- [Aufgabe 1]: Welchen Beruf übte Erich Amonn laut dem Text über die Gründung der SVP aus?
- [Aufgabe 2]: Nenne alle Jahreszahlen, die im Text über die Gründung der SVP vorkommen.
- [Aufgabe 3]: Gib den Abschnitt aus dem Text über die Gründung der SVP wortgetreu wieder, beginnend mit "Von Stefan Lechner" und weiter bis einschließlich "war das möglich?".

Eine taktische Meisterleistung
Eine taktische Meisterleistung
Vor 75 Jahren wurde die SVP gegründet: Es hätte auch anders kommen können!
Von Stefan Lechner
Mai 1945: Die alliierten Armeen stehen in Berlin, Deutschland liegt in Trümmern und kapituliert bedingungslos. Zeitgleich wird in Südtirol die Südtiroler Volkspartei aus der Taufe gehoben.
Gerade in jenen Tagen, als das ungeheuerliche Ausmaß der nationalsozialistischen Barbarei der ganzen Welt vor Augen geführt wird, wird hierzulande eine deutsche Partei gegründet. Millionen von Deutschen werden schon seit Monaten aus Osteuropa vertrieben und die Alliierten lassen es zu, dass sich die Südtiroler politisch organisieren: Jene Südtiroler, die in ihrer Mehrheit bis zum bitteren Ende an der Seite des „Dritten Reiches“ gestanden waren, in dessen Wehrmacht und SS an die 25.000 Männer gekämpft hatten. Wie war das möglich?
Es war eine Handvoll couragierter Männer, die noch während des Kriegs initiativ wurde, um Südtirol in eine bessere Zukunft zu führen oder zumindest vor dem Schlimmsten zu bewahren. Die unumstrittene Führungsfigur war der Bozner Unternehmer Erich Amonn (1896–1970). An der Seite von Kanonikus Michael Gamper hatte er sich 1939 gegen die Option engagiert, nach dem deutschen Einmarsch in Italien am 8. September 1943 rückte er an die Spitze des liberalen antinazistischen Widerstands in Südtirol. Durch seine unternehmerische Tätigkeit war es ihm möglich, die Erlaubnis zu Geschäftsreisen in die Schweiz zu erhalten. Mehrmals nahm er dort Fühlung mit alliierten Stellen auf, übergab Memoranden und warb für eine Rückkehr Südtirols zu einem wiedererstandenen Österreich nach Kriegsende. Auch mit Vertretern der italienischen Resistenza stand er in Verbindung, zu einer Zusammenarbeit kam es jedoch nicht, da für diese die Beibehaltung der Brennergrenze oberstes Gebot war.

- [Vorliegende Zeilen]:

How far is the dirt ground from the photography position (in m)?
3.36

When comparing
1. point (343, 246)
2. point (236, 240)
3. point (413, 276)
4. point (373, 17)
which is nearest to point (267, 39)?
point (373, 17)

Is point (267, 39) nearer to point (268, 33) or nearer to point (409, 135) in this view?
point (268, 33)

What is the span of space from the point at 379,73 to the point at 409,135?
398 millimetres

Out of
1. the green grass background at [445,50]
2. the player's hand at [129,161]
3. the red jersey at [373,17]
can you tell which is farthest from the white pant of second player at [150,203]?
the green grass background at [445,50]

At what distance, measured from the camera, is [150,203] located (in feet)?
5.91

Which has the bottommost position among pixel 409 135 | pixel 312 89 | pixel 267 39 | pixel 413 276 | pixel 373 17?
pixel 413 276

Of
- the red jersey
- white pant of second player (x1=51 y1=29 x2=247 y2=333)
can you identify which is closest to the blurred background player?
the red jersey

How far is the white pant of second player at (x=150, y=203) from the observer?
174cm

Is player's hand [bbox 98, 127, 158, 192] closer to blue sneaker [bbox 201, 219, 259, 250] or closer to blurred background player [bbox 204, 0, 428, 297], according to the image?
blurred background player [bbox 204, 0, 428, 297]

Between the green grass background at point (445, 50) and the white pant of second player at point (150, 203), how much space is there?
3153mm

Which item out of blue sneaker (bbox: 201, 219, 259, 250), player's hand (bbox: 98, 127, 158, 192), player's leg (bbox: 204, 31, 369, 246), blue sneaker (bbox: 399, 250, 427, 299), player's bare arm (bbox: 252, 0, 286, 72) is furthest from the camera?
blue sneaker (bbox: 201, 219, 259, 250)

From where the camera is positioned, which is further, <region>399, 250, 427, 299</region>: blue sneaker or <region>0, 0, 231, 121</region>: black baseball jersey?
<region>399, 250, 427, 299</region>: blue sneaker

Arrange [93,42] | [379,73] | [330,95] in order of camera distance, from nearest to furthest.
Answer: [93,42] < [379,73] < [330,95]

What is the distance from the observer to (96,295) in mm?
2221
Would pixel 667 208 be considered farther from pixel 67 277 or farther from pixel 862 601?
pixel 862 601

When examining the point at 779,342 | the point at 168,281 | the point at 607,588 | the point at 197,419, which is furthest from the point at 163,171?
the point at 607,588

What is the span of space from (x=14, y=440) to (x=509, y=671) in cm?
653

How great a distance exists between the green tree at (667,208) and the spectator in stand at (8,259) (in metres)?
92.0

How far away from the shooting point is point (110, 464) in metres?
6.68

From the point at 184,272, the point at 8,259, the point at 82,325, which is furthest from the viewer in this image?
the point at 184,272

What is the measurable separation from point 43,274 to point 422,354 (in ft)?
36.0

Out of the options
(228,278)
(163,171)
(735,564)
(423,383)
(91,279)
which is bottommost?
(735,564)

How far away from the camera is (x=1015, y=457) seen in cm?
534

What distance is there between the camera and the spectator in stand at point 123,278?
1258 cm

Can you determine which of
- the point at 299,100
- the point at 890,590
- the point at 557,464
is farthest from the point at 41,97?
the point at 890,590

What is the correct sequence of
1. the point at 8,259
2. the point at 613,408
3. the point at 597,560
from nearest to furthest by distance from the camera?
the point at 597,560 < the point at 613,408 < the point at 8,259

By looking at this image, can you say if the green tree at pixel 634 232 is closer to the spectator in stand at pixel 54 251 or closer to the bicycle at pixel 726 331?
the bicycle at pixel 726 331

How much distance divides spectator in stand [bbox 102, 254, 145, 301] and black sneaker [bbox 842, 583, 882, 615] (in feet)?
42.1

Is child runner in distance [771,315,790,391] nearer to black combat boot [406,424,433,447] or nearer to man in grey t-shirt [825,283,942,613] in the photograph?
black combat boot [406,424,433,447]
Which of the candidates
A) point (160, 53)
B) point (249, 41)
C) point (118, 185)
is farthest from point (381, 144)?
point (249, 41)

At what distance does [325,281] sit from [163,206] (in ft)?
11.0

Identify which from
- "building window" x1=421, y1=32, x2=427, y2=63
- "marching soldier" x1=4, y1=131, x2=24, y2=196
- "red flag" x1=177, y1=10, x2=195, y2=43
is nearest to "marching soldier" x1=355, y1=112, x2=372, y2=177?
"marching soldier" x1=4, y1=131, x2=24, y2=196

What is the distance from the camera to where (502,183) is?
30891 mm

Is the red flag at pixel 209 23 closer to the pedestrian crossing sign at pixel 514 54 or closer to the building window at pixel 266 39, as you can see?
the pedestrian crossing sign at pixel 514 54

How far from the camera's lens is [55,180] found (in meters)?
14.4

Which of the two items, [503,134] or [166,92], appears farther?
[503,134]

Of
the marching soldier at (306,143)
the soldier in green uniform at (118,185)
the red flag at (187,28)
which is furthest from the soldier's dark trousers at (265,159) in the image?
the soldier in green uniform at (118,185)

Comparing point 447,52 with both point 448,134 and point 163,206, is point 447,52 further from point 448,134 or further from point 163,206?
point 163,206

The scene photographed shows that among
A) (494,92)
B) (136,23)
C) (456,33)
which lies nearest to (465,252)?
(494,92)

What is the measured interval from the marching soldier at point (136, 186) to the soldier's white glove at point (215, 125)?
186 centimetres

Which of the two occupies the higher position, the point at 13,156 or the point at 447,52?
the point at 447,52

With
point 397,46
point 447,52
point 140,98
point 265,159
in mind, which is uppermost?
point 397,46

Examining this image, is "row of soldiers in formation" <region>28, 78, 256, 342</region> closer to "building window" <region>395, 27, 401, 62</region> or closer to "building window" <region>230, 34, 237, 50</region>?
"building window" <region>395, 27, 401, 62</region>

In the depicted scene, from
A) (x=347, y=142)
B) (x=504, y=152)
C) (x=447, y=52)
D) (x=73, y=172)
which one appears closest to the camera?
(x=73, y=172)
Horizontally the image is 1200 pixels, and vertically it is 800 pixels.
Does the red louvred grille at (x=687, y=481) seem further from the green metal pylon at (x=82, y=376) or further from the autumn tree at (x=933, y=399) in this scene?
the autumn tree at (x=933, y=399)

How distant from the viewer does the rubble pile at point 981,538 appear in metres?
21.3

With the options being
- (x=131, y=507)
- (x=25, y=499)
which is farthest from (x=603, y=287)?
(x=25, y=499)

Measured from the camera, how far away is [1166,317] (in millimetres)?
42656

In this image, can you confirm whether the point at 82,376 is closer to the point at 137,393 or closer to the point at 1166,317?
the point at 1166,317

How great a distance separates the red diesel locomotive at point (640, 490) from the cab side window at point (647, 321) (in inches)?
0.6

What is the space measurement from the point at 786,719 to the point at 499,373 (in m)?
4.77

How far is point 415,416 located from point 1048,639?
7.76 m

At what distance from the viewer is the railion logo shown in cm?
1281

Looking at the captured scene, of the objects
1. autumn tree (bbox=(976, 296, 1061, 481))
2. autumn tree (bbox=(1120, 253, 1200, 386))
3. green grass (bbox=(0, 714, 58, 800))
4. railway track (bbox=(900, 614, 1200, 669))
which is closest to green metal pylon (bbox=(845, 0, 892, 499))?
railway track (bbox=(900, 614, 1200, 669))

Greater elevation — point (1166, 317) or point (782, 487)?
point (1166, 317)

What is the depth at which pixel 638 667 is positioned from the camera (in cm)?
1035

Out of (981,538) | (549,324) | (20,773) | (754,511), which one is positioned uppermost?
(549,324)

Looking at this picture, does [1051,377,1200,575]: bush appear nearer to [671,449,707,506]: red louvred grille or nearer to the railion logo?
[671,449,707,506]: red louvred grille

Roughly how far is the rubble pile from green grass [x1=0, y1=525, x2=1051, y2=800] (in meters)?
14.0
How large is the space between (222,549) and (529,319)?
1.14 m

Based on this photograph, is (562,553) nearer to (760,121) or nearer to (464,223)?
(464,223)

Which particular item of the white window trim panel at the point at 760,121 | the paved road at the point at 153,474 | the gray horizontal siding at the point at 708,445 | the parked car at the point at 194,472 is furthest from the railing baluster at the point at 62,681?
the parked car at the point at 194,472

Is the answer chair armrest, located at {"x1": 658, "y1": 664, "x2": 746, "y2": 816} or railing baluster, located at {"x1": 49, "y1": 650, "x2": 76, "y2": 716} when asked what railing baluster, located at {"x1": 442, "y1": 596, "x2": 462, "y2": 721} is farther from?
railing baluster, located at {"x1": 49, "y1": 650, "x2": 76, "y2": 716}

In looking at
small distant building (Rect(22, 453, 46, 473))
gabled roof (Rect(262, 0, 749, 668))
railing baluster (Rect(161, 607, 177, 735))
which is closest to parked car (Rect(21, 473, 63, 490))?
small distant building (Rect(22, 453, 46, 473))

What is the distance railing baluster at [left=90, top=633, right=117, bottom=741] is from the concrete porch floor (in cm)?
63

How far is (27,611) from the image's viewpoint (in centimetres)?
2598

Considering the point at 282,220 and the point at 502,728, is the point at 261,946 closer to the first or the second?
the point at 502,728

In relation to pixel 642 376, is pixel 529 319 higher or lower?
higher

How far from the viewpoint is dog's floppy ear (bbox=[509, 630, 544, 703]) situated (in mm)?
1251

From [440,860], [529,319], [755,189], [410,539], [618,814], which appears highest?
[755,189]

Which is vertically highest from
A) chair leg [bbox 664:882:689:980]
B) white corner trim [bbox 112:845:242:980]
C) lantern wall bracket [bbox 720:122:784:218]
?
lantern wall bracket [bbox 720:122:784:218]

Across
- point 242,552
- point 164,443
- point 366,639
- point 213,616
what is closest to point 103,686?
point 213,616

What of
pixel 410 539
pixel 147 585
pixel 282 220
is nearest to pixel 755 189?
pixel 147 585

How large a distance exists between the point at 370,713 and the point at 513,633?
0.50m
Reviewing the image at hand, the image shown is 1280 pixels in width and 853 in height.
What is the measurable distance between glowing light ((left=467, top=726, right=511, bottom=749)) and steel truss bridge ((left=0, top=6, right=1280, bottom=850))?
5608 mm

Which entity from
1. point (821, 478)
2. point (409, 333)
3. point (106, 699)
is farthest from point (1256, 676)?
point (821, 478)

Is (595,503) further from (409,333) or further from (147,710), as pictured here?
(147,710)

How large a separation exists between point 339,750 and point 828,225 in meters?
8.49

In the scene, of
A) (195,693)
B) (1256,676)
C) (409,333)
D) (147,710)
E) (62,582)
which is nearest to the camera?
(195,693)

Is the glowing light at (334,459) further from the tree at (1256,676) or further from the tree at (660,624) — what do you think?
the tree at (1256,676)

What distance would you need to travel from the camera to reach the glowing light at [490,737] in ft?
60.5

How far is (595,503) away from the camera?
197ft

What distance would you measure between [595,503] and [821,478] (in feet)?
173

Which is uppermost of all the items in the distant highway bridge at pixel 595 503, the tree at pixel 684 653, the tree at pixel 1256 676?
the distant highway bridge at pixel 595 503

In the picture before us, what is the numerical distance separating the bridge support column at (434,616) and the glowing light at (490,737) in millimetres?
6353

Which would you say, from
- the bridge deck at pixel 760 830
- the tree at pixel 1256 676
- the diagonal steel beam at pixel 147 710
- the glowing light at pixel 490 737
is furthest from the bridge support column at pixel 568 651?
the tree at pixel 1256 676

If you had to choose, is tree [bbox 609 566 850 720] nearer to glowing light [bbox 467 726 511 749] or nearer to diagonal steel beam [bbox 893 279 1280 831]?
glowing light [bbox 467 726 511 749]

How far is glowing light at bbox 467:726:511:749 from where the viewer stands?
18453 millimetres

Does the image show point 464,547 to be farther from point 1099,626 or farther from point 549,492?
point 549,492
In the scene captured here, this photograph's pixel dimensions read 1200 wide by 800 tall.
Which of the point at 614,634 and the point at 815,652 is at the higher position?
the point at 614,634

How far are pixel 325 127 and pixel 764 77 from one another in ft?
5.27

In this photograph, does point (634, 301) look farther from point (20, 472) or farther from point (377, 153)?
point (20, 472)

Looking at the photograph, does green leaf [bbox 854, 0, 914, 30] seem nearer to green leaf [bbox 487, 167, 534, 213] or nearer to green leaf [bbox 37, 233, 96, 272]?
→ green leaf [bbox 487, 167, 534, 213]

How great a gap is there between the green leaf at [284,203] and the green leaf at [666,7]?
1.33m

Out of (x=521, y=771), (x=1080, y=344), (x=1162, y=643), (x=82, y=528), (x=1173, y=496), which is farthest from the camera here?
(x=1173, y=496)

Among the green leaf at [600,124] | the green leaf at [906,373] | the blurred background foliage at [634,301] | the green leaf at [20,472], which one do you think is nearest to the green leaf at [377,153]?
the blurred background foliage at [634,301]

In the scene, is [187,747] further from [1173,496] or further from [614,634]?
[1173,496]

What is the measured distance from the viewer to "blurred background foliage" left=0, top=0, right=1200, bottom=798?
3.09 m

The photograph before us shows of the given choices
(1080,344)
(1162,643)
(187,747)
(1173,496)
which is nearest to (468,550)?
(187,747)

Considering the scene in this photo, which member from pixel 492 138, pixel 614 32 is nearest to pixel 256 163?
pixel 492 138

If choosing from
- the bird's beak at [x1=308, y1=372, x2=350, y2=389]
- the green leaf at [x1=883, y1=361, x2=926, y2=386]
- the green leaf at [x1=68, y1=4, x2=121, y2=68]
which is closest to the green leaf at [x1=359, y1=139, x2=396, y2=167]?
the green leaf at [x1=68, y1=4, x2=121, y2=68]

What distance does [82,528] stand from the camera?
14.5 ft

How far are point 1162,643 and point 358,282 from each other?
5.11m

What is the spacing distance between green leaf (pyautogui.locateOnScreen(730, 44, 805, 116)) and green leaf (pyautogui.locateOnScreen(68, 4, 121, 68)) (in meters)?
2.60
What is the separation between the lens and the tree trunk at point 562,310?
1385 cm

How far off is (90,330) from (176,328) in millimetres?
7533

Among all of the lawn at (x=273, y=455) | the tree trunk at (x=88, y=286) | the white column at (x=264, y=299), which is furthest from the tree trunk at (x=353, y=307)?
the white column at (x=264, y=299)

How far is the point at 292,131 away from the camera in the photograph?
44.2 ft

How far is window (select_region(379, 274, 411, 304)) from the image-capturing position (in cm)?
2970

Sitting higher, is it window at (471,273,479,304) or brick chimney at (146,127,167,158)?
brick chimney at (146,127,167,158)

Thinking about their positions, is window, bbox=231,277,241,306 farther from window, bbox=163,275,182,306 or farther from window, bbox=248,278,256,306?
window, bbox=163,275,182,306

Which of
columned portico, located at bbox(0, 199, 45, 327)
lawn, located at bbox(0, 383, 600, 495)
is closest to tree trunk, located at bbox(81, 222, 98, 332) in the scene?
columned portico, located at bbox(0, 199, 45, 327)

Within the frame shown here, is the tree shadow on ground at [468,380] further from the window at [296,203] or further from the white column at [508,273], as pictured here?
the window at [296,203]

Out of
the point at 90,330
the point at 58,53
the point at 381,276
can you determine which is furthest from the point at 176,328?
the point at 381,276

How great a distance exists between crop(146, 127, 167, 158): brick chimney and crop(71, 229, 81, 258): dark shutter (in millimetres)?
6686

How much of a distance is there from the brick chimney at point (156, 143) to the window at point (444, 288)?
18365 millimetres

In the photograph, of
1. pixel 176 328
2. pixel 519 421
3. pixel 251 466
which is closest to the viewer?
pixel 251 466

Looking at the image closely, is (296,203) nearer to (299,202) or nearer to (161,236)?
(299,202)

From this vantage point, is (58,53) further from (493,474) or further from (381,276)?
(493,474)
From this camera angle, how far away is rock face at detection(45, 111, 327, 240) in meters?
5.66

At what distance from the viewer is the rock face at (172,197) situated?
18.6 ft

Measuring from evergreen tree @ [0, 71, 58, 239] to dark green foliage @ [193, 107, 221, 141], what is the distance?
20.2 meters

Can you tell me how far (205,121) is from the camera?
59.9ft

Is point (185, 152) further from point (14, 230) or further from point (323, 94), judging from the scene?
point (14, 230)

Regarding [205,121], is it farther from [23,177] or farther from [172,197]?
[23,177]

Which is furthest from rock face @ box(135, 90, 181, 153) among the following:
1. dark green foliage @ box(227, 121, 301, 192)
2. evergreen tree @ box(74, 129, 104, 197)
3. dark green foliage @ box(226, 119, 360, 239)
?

- [Lösung 1]: Er war Unternehmer in Bozen.

- [Lösung 2]: 1945, 1896, 1970, 1939, 1943

- [Lösung 3]:
Von Stefan Lechner
Mai 1945: Die alliierten Armeen stehen in Berlin, Deutschland liegt in Trümmern und kapituliert bedingungslos. Zeitgleich wird in Südtirol die Südtiroler Volkspartei aus der Taufe gehoben.
Gerade in jenen Tagen, als das ungeheuerliche Ausmaß der nationalsozialistischen Barbarei der ganzen Welt vor Augen geführt wird, wird hierzulande eine deutsche Partei gegründet. Millionen von Deutschen werden schon seit Monaten aus Osteuropa vertrieben und die Alliierten lassen es zu, dass sich die Südtiroler politisch organisieren: Jene Südtiroler, die in ihrer Mehrheit bis zum bitteren Ende an der Seite des „Dritten Reiches“ gestanden waren, in dessen Wehrmacht und SS an die 25.000 Männer gekämpft hatten. Wie war das möglich?